__What the task asks__:
Each line that includes the word "realizar" should be copied from the records.

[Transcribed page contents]
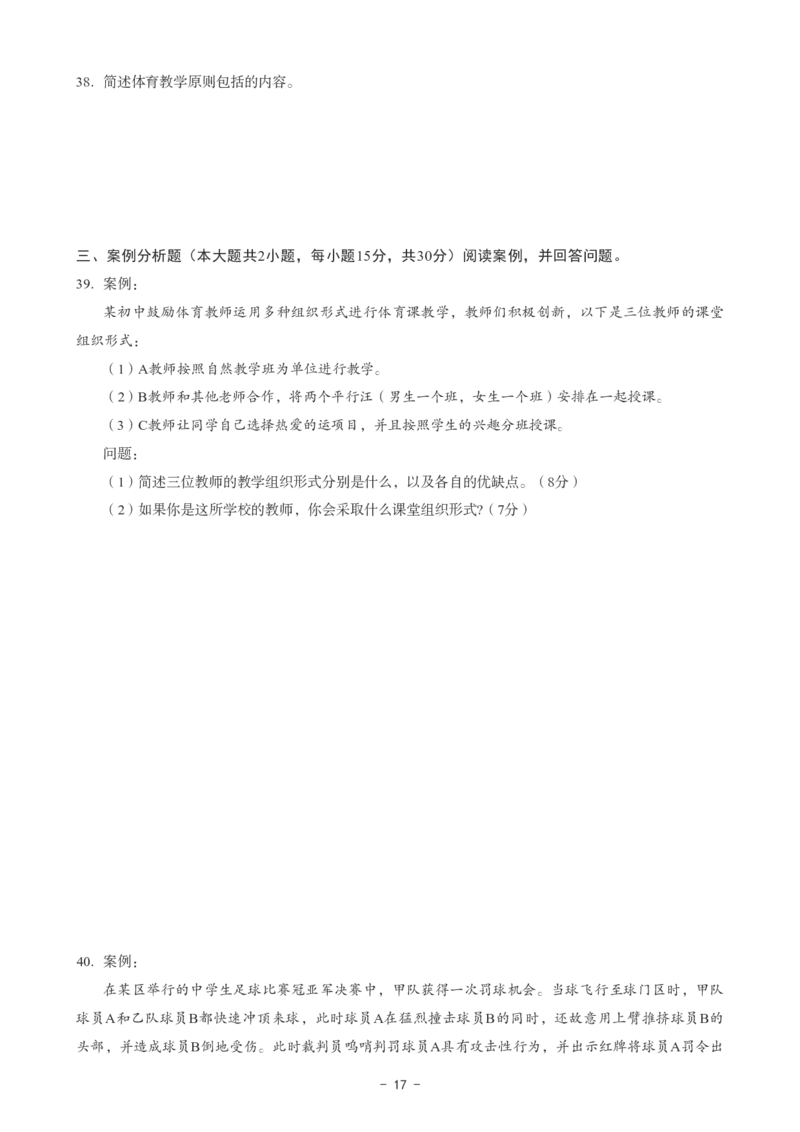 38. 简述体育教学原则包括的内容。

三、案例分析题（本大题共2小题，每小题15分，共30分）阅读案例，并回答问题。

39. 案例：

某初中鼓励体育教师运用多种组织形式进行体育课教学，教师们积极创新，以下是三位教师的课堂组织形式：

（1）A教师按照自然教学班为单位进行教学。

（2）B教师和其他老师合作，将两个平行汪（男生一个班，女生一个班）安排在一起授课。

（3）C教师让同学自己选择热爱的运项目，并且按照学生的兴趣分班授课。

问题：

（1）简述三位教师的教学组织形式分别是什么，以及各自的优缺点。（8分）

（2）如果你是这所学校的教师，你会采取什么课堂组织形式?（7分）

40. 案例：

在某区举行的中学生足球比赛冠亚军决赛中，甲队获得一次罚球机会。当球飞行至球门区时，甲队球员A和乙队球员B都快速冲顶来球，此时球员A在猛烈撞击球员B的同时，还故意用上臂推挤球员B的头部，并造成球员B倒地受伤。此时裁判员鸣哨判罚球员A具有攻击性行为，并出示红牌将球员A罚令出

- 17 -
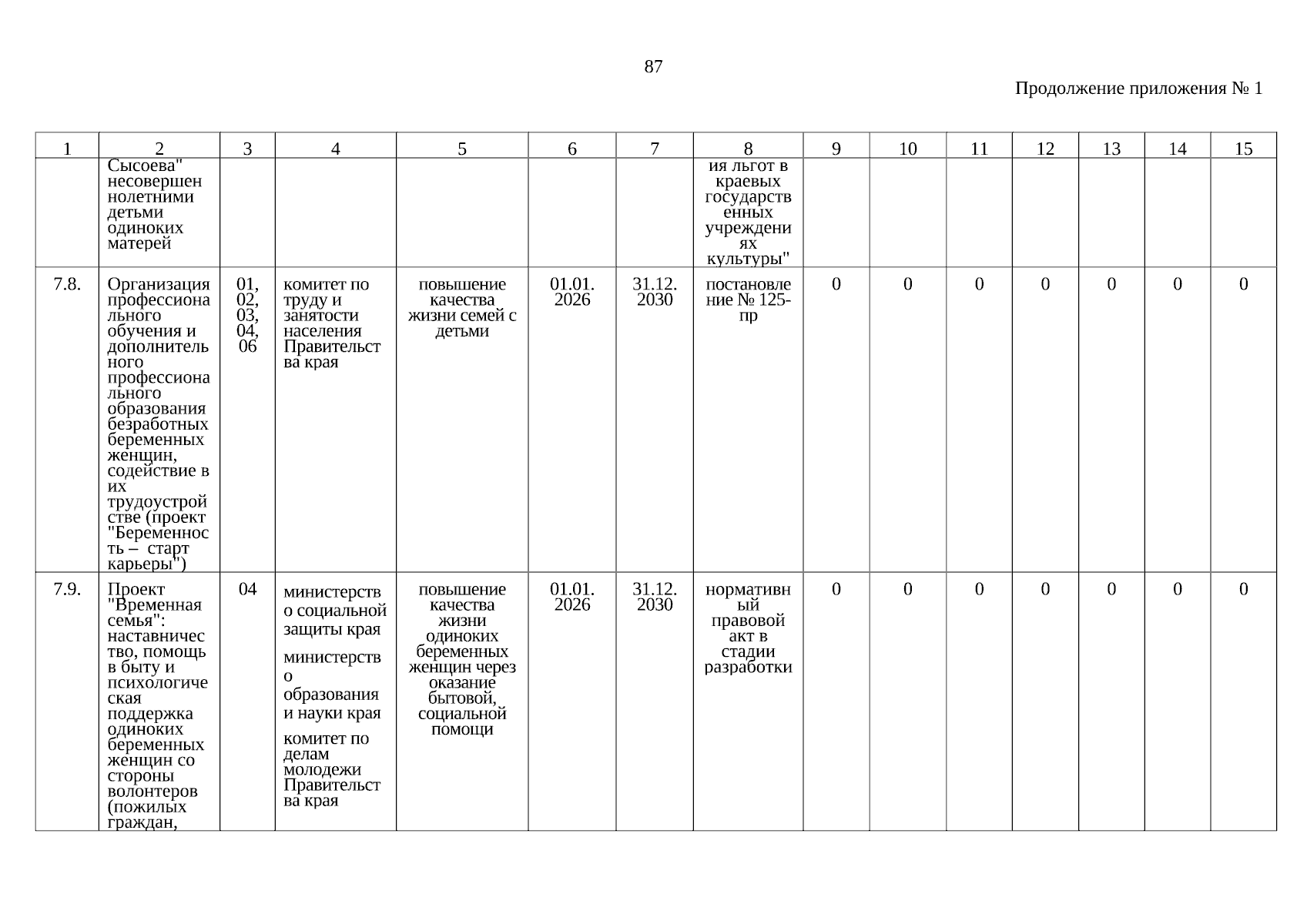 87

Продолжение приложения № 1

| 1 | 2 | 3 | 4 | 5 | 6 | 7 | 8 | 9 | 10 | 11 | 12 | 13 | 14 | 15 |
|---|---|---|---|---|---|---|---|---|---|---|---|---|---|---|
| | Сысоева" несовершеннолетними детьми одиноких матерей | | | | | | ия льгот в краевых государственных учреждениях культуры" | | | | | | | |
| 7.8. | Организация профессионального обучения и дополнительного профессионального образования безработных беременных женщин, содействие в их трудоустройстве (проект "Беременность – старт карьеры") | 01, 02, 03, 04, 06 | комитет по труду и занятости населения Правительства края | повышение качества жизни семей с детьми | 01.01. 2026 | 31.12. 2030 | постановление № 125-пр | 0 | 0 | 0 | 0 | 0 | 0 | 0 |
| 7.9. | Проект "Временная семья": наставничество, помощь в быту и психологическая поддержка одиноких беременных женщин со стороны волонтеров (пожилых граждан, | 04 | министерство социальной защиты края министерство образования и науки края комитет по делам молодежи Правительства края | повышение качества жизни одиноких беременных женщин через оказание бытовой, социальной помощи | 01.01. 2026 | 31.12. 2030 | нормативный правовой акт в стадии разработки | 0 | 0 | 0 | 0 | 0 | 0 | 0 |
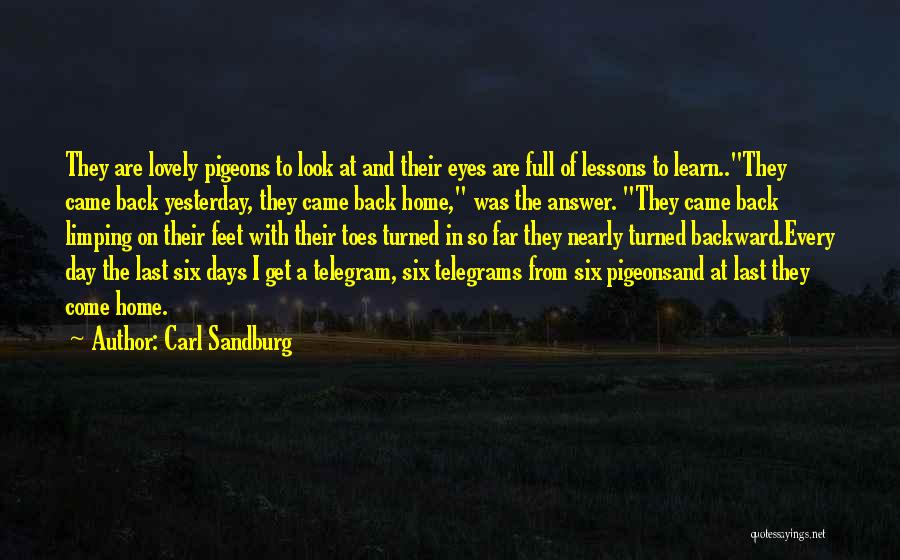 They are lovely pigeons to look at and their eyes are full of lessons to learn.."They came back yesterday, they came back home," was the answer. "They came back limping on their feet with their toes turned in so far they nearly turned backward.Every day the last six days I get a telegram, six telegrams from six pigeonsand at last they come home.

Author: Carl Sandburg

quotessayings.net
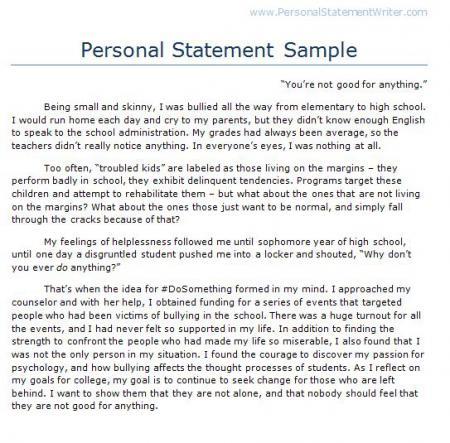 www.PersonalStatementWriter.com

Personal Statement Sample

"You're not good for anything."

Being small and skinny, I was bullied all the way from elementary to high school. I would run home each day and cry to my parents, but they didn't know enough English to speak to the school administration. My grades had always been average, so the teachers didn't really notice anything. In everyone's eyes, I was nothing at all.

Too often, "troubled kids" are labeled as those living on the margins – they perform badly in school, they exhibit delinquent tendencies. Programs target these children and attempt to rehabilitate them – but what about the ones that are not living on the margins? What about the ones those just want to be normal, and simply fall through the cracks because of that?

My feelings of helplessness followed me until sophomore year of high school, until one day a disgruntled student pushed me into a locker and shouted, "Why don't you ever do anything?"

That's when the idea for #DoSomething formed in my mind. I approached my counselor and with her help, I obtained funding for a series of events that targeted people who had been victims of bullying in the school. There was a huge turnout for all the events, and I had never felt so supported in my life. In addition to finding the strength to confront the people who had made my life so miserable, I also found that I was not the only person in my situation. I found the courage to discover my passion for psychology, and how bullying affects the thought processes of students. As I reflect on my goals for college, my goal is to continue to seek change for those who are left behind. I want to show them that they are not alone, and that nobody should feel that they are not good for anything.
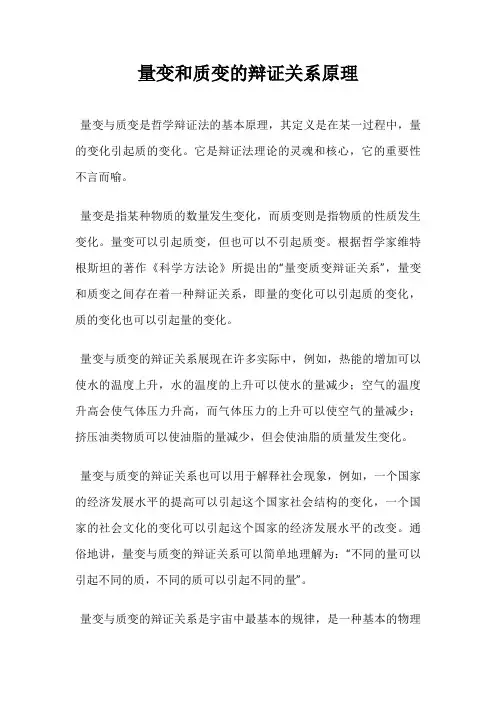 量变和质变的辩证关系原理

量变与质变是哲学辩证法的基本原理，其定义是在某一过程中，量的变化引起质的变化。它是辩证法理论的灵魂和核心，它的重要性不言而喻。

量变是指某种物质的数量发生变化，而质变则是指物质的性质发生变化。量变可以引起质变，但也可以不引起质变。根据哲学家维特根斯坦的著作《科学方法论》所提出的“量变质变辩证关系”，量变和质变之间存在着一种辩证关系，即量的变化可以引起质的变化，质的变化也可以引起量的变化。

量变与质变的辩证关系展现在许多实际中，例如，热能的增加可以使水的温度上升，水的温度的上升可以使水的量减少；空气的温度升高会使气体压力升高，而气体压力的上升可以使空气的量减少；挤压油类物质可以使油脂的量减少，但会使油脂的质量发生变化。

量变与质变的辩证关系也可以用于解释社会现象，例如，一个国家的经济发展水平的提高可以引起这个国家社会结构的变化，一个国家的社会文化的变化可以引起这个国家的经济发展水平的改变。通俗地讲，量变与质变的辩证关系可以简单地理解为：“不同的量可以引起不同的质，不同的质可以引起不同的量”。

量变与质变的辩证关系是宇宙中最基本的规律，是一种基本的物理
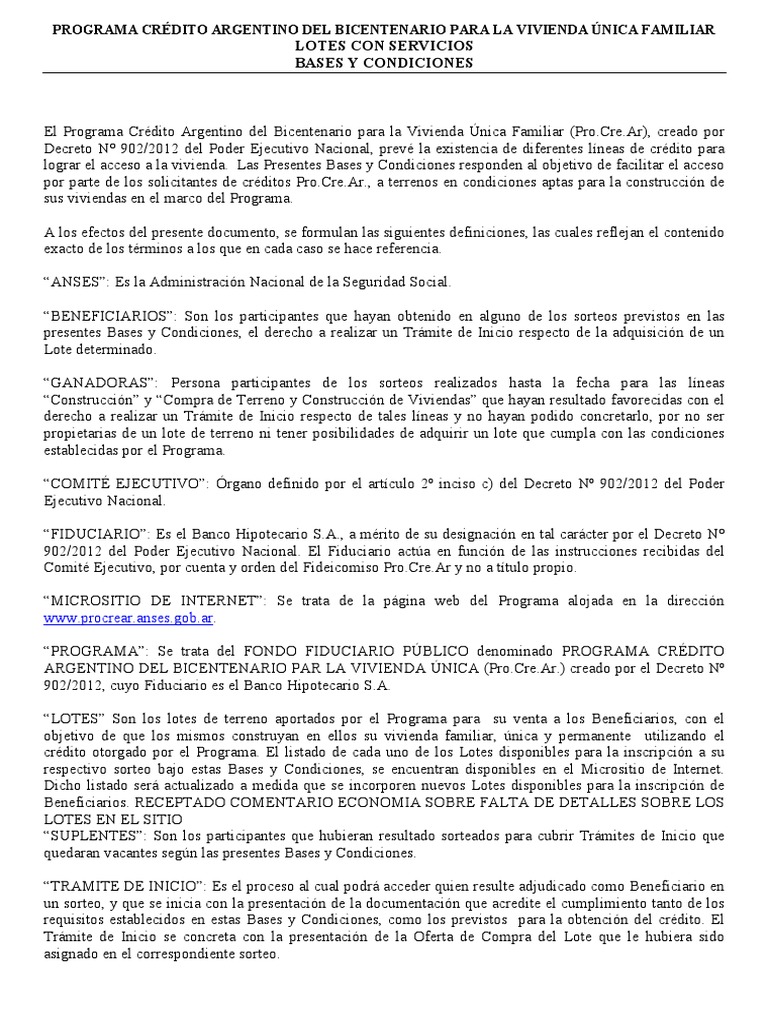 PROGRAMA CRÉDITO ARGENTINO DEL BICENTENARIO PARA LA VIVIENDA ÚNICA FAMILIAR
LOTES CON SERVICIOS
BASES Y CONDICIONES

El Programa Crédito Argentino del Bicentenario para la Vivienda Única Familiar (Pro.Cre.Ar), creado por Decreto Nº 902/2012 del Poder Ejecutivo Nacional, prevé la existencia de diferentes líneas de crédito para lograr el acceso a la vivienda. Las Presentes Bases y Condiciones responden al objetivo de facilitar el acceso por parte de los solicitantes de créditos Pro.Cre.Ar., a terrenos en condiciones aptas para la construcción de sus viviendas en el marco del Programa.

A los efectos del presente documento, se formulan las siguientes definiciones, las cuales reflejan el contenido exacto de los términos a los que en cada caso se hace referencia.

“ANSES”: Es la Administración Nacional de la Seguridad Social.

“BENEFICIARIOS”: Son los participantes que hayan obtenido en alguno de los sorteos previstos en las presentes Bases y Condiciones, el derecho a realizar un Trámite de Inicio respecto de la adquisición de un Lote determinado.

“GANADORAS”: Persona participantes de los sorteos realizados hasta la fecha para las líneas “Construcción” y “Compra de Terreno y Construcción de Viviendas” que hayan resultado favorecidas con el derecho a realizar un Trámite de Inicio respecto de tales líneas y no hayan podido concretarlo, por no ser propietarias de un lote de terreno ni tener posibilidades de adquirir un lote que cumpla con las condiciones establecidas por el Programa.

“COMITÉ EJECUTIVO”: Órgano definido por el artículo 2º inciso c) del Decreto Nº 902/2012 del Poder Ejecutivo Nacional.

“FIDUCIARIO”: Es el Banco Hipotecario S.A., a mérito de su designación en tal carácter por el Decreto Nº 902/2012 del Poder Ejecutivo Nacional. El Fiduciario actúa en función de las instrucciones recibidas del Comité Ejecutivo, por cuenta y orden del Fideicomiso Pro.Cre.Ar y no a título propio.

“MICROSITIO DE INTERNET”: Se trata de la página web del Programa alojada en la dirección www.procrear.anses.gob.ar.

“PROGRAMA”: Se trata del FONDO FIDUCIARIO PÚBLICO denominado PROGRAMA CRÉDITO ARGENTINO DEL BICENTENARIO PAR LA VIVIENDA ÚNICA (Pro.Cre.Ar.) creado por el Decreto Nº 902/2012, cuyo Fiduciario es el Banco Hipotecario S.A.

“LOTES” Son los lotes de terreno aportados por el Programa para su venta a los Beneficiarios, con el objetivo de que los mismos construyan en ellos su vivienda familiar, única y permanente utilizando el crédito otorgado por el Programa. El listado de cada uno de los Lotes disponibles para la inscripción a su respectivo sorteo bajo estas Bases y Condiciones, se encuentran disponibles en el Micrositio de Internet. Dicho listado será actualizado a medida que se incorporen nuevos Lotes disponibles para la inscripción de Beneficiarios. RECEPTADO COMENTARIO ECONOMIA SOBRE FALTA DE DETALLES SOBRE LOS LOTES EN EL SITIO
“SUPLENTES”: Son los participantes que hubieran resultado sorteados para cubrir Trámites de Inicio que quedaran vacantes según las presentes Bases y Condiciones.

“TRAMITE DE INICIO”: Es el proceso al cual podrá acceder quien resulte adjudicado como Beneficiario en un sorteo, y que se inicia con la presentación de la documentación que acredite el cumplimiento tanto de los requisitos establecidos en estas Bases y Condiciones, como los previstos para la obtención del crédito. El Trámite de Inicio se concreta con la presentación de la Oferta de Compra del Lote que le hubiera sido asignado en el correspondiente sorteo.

__Completed task__:
“BENEFICIARIOS”: Son los participantes que hayan obtenido en alguno de los sorteos previstos en las presentes Bases y Condiciones, el derecho a realizar un Trámite de Inicio respecto de la adquisición de un Lote determinado.
“GANADORAS”: Persona participantes de los sorteos realizados hasta la fecha para las líneas “Construcción” y “Compra de Terreno y Construcción de Viviendas” que hayan resultado favorecidas con el derecho a realizar un Trámite de Inicio respecto de tales líneas y no hayan podido concretarlo, por no ser propietarias de un lote de terreno ni tener posibilidades de adquirir un lote que cumpla con las condiciones establecidas por el Programa.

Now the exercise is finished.